[Entries supplied Boundary: Start]
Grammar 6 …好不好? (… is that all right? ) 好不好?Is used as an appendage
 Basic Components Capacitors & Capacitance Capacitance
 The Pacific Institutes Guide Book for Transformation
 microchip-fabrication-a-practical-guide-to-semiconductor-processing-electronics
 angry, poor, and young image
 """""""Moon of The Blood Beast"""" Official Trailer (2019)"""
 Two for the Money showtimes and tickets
[Entries supplied Boundary: End]
• **What is expected**
The lines needed run from the first line of the data through the line containing "of The Blood"; give them again exactly and nothing else.

• **Task response**
Grammar 6 …好不好? (… is that all right? ) 好不好?Is used as an appendage
 Basic Components Capacitors & Capacitance Capacitance
 The Pacific Institutes Guide Book for Transformation
 microchip-fabrication-a-practical-guide-to-semiconductor-processing-electronics
 angry, poor, and young image
 """""""Moon of The Blood Beast"""" Official Trailer (2019)"""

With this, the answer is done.